Using the records below, copy out exactly the line that contains "What is the distance of" and every line that follows it, up to and including the last, and no others.

═══ ITEMS

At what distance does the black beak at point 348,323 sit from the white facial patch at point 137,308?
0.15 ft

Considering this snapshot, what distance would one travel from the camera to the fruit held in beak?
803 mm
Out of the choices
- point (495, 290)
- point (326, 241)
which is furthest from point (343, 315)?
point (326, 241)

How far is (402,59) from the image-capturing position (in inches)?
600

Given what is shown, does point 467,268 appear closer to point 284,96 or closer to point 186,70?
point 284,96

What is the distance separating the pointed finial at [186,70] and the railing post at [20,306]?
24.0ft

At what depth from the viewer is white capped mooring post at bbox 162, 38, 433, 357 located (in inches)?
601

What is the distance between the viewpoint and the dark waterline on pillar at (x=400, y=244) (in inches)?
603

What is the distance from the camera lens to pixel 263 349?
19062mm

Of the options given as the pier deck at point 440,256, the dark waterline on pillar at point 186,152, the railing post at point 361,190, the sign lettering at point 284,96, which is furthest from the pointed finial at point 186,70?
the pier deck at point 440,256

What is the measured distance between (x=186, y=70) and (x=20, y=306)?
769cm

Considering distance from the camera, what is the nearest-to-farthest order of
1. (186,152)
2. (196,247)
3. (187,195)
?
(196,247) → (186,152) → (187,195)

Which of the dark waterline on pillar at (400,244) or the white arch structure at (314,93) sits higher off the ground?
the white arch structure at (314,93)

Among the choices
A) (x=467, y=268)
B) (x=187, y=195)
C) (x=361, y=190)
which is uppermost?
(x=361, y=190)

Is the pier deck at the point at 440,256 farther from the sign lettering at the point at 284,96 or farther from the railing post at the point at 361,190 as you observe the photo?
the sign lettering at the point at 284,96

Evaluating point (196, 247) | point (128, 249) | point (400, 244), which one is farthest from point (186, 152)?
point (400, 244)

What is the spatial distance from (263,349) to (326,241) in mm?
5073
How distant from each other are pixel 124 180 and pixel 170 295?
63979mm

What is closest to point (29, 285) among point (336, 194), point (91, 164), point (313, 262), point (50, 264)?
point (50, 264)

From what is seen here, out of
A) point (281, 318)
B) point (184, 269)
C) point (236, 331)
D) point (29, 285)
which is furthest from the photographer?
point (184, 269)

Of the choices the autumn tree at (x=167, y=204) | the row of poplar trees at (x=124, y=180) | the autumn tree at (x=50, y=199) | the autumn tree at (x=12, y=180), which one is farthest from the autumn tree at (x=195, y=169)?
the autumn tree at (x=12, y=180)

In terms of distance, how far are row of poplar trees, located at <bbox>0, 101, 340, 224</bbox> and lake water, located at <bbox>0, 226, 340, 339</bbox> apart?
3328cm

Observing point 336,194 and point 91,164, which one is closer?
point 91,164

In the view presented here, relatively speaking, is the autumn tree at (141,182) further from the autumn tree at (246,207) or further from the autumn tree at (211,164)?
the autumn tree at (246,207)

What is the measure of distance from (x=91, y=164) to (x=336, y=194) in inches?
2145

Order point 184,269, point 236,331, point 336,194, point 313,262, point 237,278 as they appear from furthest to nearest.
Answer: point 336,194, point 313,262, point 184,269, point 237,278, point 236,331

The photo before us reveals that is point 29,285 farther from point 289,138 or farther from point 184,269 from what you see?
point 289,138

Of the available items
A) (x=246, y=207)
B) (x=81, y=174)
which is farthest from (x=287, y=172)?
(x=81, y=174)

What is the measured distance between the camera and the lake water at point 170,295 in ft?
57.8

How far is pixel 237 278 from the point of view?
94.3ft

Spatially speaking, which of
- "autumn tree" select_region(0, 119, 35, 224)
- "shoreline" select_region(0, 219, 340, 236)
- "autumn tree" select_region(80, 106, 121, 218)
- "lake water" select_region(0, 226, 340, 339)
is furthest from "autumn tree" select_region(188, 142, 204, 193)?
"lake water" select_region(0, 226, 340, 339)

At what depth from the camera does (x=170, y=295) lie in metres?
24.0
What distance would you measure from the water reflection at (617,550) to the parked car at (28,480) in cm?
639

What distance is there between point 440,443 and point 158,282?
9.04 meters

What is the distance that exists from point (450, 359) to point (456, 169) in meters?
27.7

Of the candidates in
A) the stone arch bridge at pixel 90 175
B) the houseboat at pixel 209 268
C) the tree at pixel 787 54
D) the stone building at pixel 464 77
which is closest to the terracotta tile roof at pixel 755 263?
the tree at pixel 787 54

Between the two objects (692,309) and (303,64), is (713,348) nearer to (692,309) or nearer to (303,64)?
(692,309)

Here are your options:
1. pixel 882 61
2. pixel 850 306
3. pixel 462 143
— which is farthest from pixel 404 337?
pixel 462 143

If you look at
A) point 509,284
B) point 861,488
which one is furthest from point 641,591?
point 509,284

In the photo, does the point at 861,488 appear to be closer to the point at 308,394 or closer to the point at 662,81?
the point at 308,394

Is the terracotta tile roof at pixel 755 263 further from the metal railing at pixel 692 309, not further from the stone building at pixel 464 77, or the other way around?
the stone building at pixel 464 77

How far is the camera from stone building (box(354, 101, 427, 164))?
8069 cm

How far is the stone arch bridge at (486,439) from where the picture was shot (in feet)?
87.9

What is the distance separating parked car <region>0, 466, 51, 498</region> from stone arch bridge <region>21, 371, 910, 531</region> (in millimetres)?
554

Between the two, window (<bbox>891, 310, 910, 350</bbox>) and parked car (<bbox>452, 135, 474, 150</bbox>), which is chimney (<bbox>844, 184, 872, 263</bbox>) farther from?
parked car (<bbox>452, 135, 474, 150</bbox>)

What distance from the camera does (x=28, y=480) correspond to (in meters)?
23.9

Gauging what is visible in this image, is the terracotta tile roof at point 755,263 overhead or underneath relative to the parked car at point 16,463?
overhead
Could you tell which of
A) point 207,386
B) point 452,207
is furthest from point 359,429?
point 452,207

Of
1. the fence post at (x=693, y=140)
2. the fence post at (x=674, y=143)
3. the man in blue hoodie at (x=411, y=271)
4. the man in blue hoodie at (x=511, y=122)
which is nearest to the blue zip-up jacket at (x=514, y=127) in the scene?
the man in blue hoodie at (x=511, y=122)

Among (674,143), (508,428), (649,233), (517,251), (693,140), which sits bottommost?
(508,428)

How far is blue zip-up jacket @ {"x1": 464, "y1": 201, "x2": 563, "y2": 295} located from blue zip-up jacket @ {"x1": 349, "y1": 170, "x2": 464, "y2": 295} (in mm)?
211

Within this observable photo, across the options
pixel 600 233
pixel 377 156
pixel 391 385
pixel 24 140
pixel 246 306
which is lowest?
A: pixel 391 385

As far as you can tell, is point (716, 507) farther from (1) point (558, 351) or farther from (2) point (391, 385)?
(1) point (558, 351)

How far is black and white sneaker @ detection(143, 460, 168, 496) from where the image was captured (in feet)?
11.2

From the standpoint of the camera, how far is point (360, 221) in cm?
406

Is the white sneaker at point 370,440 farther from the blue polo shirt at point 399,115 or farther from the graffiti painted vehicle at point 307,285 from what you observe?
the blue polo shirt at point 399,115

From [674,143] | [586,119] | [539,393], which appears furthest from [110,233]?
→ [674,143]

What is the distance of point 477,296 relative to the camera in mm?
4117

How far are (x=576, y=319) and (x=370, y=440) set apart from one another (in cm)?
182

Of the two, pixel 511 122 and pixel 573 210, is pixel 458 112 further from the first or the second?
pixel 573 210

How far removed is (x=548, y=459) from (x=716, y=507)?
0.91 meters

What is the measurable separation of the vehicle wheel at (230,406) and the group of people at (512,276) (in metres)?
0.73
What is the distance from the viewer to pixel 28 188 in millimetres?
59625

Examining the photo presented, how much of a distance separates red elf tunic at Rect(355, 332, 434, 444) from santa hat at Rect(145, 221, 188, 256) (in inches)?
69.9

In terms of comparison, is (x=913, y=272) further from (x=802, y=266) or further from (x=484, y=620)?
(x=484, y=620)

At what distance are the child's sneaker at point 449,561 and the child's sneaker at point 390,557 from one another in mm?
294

══════

FULL ANSWER |
What is the distance of point 477,296 relative to the camera in mm?
4117

How far are (x=576, y=319) and (x=370, y=440) set apart from one another (in cm)?
182

Of the two, pixel 511 122 and pixel 573 210, is pixel 458 112 further from the first or the second?
pixel 573 210

How far removed is (x=548, y=459) from (x=716, y=507)?
0.91 meters

What is the measurable separation of the vehicle wheel at (230,406) and the group of people at (512,276) (in metres)?
0.73
What is the distance from the viewer to pixel 28 188 in millimetres?
59625

Examining the photo presented, how much of a distance separates red elf tunic at Rect(355, 332, 434, 444) from santa hat at Rect(145, 221, 188, 256) (in inches)?
69.9

In terms of comparison, is (x=913, y=272) further from (x=802, y=266) or further from (x=484, y=620)?
(x=484, y=620)

At what distance are the child's sneaker at point 449,561 and the child's sneaker at point 390,557 from one another in mm?
294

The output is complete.